Awesome
Title: A network tour to flight delay in the US
Team members: FU Yan, FENG Wentao, SUN Zhaodong, WANG Yunbei
Structure of repo
README.md
: A simple introduction to the project.
FINAL.ipynb
: The notebook including all codes and analysis of our data set.
TransLearn.py
: The py containing functions used in transductive learning.
data
folder: The folder containing part of used data (not all for some data is too large to be uploaded in Github; not uploaded data can be found in links in Dataset
description.
Abstract
In this project, we explored through our dataset and set up a model predicting delay for given conditions, and based on this model we can advise on choosing flights on different seasons, airlines and hours. Due to the constraint on difficulties getting whole world delay dataset, and the US is the largest flight country, in our project the delay analysis is mostly based on the US data.
We want to know :
- What will affect mostly on the delay of a flight, could it be departure season, hours or airlines?
- And can we predict if and how long will a flight delay given certain situations?

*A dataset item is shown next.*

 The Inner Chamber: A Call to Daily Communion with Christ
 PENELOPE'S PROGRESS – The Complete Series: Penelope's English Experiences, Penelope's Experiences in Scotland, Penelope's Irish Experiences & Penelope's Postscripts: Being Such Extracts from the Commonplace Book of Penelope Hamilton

- Or, if someone wants to fly from city A to city B, can we give him or her some advice on choose flights based on the delay rate?
Dataset
In our project we used two data set, OpenFlight
and FlightDelay
data set.
OpenFlight
dataset is obtained from https://openflights.org/data.html
This OpenFlights/Airline Route Mapper Route Database contains 67,663 routes (EDGES) between 3,321 airports (NODES) on 548 airlines spanning the globe.
FlightDelay
is obtained from Kaggle:
https://www.kaggle.com/usdot/flight-delays#flights.csv
This dataset is collected by the U.S. Department of Transportation's (DOT) Bureau of Transportation Statistics, who tracks more than 5,714,000 samples of domestic flights operated by large air carriers from 01/01/2015 to 31/21/2015, with 322 airports. Also, features information flight number, airline, departure and arrival time, delay time, air time, distance, origin and destination airport and delay reason( not for all delayed flights). Also, the documents including the relationship of IATA code and full information of airports and airlines are given.
Result
We created our graph using airports as nodes, the distance between airports after Gaussian kernel as weights.
We analyzed delay in two ways: first, we binarized the delay time into 1 (the departure airport tends to delay) or -1 (the departure airport tends to arrive earlier), then we used k means, spectral graph and transductive learning to perform clustering. The accuracy are 64.3%(5 clusters), 69.4%(threshold eigenvalue is0.004) and 72.3%(recovering from 30% data) respectively.
Then we wanted to use more features than the distance to predict the delay time. We used LightGBM, a tree-based algorithm. After model building and hyperparameter tuning, we got a model with prediction RMSE = 2.3, which worked quite well. Moreover, we also developed a recommendation system. Given departure date and airports, our recommendation system returns the best combination of airline and departure time, and also the predicted delay minutes.